Following my first appointment, I was advised to keep the scalp dry, and avoid excessive sweating or getting it wet in the shower for a week. I didn’t find the discomfort to be noticeable for the rest of the day, and the only inconvenience was that it was a little tender on my pillow for the first and second night after the appointment.
The feeling was similar to a mild sunburn.
Although there was a small amount of itching after the first few days, I felt the scalp micropigmentation healed rapidly and didn’t feel any major inconvenience after having the procedure done, other than having to remember to keep my head out of the shower.
The appearance after the first appointment was also great. Although it was a little red for the first 48 hours, it looked very natural and didn’t draw any unwanted attention. After the tattoo healed at the end of the week, it looked noticeably lighter than after the appointment, which was to be expected, and appeared as a very light version of the final product.
Second and Third Appointments
The second and third appointments were much like the first, only shorter, and I knew what to expect.
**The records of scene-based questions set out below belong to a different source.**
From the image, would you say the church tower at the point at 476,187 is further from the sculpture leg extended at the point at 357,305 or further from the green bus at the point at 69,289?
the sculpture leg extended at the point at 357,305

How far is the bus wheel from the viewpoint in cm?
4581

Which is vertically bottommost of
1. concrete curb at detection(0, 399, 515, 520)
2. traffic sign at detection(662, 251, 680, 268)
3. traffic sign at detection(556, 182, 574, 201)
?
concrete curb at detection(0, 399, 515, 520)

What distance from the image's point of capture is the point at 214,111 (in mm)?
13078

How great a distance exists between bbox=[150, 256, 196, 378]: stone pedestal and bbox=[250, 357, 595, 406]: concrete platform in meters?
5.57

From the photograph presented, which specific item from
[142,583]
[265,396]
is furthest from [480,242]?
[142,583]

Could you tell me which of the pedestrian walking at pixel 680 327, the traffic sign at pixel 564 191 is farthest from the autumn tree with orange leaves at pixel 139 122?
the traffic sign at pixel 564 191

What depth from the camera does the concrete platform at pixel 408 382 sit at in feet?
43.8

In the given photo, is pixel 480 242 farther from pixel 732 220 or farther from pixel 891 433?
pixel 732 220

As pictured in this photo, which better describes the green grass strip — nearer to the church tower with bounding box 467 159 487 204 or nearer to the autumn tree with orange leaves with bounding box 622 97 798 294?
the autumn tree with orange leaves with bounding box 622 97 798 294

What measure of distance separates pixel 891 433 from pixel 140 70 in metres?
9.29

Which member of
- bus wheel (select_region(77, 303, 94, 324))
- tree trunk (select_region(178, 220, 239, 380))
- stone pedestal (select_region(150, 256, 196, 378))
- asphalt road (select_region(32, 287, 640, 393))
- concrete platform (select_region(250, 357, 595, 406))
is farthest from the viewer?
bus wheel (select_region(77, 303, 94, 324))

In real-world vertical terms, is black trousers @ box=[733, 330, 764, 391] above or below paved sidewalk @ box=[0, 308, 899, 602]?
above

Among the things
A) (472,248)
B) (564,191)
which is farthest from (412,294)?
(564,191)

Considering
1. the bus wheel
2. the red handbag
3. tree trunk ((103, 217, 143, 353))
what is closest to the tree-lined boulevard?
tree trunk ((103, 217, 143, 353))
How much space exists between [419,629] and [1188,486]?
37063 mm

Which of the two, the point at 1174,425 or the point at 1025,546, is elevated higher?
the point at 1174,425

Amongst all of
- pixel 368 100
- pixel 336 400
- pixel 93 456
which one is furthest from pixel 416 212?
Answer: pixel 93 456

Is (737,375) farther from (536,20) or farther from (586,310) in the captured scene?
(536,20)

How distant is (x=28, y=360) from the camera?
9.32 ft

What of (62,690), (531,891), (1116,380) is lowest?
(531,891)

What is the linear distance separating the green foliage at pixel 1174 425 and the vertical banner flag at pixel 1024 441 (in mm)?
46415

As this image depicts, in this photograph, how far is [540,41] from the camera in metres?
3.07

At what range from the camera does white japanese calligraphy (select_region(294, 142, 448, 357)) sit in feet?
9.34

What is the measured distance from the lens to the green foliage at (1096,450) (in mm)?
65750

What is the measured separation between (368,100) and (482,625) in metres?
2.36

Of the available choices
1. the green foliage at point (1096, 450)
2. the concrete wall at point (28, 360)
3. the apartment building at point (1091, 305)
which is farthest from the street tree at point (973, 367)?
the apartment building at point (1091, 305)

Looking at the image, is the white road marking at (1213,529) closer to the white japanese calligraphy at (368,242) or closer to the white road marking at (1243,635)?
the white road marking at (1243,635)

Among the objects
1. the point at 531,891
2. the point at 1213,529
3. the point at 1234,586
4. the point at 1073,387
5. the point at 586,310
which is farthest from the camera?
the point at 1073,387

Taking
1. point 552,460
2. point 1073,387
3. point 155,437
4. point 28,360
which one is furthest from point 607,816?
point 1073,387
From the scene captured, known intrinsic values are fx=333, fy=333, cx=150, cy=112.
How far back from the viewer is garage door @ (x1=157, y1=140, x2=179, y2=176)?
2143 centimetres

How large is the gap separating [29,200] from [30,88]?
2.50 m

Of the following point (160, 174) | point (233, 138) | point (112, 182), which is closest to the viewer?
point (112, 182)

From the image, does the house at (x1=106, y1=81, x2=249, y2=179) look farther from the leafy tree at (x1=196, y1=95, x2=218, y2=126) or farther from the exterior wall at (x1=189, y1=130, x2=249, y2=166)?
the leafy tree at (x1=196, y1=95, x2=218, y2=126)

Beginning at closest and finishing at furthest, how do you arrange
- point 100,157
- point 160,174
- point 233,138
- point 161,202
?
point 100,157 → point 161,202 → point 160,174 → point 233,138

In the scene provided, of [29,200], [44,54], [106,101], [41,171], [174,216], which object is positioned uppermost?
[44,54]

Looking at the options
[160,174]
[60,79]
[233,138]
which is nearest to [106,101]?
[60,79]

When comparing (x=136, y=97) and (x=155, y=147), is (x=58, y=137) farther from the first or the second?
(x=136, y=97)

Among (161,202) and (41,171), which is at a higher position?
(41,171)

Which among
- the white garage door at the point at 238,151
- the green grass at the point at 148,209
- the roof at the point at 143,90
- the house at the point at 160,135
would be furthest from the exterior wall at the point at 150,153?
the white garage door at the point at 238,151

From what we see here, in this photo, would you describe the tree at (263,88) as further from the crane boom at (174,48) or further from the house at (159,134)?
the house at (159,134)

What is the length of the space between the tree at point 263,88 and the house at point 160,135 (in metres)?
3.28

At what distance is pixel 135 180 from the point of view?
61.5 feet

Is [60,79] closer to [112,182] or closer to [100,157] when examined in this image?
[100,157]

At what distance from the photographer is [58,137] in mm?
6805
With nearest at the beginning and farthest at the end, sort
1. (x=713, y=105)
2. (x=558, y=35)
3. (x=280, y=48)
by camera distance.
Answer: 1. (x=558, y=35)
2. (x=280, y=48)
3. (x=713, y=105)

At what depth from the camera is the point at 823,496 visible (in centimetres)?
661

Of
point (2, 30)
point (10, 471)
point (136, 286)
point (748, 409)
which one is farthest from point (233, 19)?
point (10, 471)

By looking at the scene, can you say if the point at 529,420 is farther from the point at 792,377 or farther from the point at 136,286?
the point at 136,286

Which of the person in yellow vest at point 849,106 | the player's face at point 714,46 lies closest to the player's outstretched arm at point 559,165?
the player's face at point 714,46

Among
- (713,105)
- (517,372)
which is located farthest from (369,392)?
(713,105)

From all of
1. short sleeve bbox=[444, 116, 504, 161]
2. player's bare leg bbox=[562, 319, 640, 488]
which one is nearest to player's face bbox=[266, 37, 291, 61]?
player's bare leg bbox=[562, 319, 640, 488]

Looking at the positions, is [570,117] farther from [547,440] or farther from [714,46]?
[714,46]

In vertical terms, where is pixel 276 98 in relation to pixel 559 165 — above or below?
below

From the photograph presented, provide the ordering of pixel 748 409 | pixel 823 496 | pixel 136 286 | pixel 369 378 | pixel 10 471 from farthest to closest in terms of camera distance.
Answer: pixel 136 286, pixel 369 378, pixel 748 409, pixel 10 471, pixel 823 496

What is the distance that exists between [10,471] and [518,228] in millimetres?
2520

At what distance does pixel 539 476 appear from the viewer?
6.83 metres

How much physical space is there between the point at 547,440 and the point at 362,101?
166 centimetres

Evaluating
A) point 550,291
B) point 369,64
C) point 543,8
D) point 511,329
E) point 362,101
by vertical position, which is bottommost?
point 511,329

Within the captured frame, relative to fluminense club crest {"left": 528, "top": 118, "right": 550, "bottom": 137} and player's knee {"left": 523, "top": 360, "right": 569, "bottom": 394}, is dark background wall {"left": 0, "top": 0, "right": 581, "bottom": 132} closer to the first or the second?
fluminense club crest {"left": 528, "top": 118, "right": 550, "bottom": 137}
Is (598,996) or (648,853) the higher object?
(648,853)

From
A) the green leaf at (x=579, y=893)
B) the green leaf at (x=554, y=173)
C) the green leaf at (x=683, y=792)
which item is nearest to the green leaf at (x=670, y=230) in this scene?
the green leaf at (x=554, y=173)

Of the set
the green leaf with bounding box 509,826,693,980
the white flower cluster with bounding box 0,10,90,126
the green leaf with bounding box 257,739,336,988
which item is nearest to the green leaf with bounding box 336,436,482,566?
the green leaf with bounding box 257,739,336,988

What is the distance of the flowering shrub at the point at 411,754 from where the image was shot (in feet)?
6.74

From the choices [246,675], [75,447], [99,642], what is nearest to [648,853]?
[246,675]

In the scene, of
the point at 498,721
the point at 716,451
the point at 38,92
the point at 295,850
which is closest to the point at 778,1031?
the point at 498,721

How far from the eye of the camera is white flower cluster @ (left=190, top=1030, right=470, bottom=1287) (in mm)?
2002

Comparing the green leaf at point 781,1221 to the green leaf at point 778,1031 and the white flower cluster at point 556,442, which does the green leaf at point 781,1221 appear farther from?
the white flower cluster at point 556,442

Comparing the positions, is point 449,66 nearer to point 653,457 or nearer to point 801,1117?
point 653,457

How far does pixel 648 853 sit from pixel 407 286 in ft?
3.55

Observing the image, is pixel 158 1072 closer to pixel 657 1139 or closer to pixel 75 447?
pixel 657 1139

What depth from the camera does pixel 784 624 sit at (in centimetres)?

Kate made adjustments to my hairline based on how the tattoo healed and added additional density to the front and sides to make the tattoo look more prominent. I found this approach to be very reassuring, as Kate mentioned, “we can always bring the hairline down, but if we start too low, we can’t bring it back up”.
I found that the aftercare was a lot easier and quicker than my first appointment as there was less ink being added in the second and third appointments, so the healing process was a little quicker.
My final result looked perfect and I couldn’t be happier, over a year later. The final product looks completely natural, maintenance is quick and easy, and my only regret is not getting it done sooner!